In [1]:
# Fast prototype: ~ tiny sample + hashing + SGD (probabilities)
import pandas as pd
import numpy as np
from sklearn.feature_extraction.text import HashingVectorizer
from sklearn.linear_model import SGDClassifier

# ---- 1) Load (adjust paths if needed) ----
train = pd.read_csv("/kaggle/input/predict-closed-questions-on-stack-overflow/train.csv")
test  = pd.read_csv("/kaggle/input/predict-closed-questions-on-stack-overflow/public_leaderboard.csv")
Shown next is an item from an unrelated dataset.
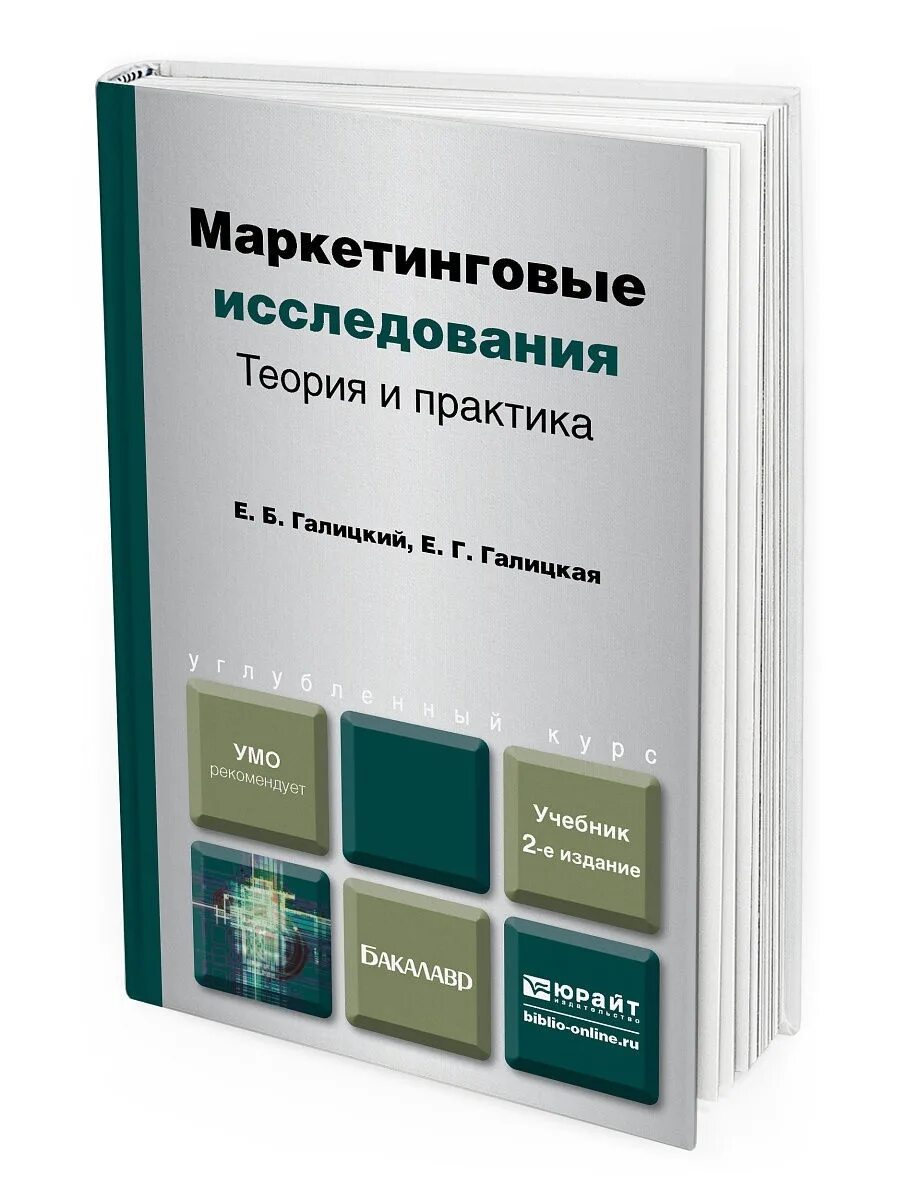 Маркетинг учебник юрайт. Маркетинговые исследования. Книги для маркетологов. Маркетинг учебник. Учебник для вузов Юрайт.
# ---- 2) Quick stratified sample (keeps all classes) ----
classes = ["not a real question","not constructive","off topic","open","too localized"]
per_class = 4000  # reduce if you need even faster (e.g., 2000)
parts = []
for c in classes:
    parts.append(train[train["OpenStatus"] == c].sample(
        n=min(per_class, (train["OpenStatus"] == c).sum()),
        random_state=42
    ))
train_small = pd.concat(parts, axis=0, ignore_index=True)
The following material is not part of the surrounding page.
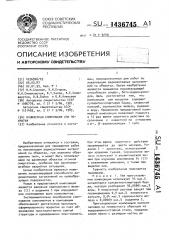 Полимерная композиция для покрытия (патент 1436745)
# ---- 3) Text fields ----
Xtr_text = (train_small["Title"].fillna("") + " " + train_small["BodyMarkdown"].fillna(""))
Xte_text = (test["Title"].fillna("") + " " + test["BodyMarkdown"].fillna(""))
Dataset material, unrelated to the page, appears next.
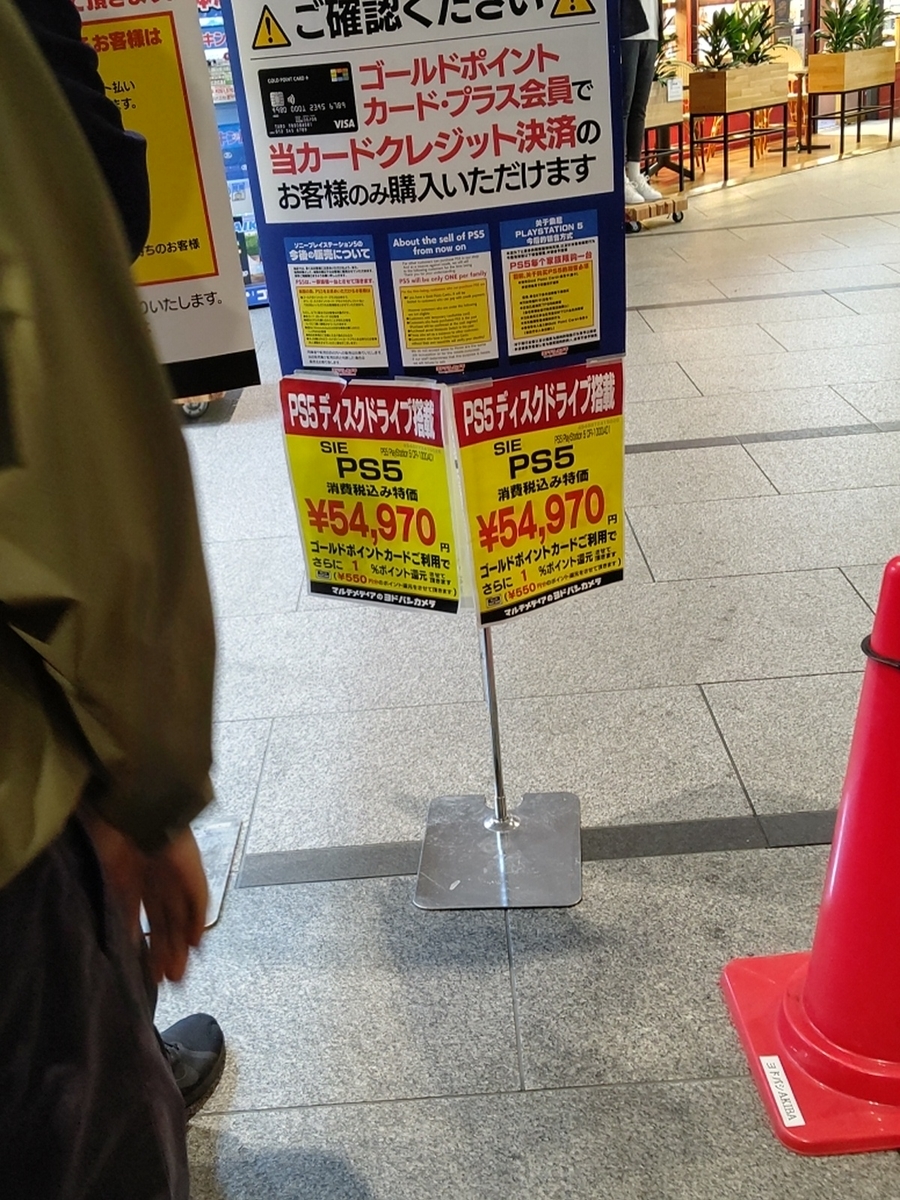 f:id:miso_den_gaku:20210629174006j:plain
# ---- 4) Very fast features: HashingVectorizer (no fit) ----
hv = HashingVectorizer(n_features=2**18, ngram_range=(1,2), alternate_sign=False)  # ~262k dims, fast
Xtr = hv.transform(Xtr_text)
Xte = hv.transform(Xte_text)

# ---- 5) Fast linear model with probabilities ----
clf = SGDClassifier(loss="log_loss", max_iter=5, tol=1e-3, n_jobs=-1, random_state=42)
clf.fit(Xtr, train_small["OpenStatus"])

# ---- 6) Probabilities (ensure correct class order) ----
def softmax(z):
    z = z - z.max(axis=1, keepdims=True)
    ez = np.exp(z)
    return ez / ez.sum(axis=1, keepdims=True)

if hasattr(clf, "predict_proba"):
    proba_all = clf.predict_proba(Xte)
else:
    # Fallback if sklearn build doesn’t expose predict_proba for SGD
    scores = clf.decision_function(Xte)
    if scores.ndim == 1:  # rare binary-shape case, expand to 2 classes then map
        scores = np.column_stack([-scores, scores])
    proba_all = softmax(scores)

# Map columns to the required order
# clf.classes_ may be a subset ordering; reindex to expected classes
proba_df = pd.DataFrame(proba_all, columns=clf.classes_)
for c in classes:
    if c not in proba_df.columns:
        proba_df[c] = 0.0  # if a class never appeared in the sample
sub = proba_df.reindex(columns=classes, fill_value=0)

# ---- 7) Optional id column ----
if "id" in test.columns:
    sub.insert(0, "id", test["id"].values)

# ---- 8) Save submission ----
sub.to_csv("submission.csv", index=False)
print("submission.csv written (fast prototype).")




submission.csv written (fast prototype).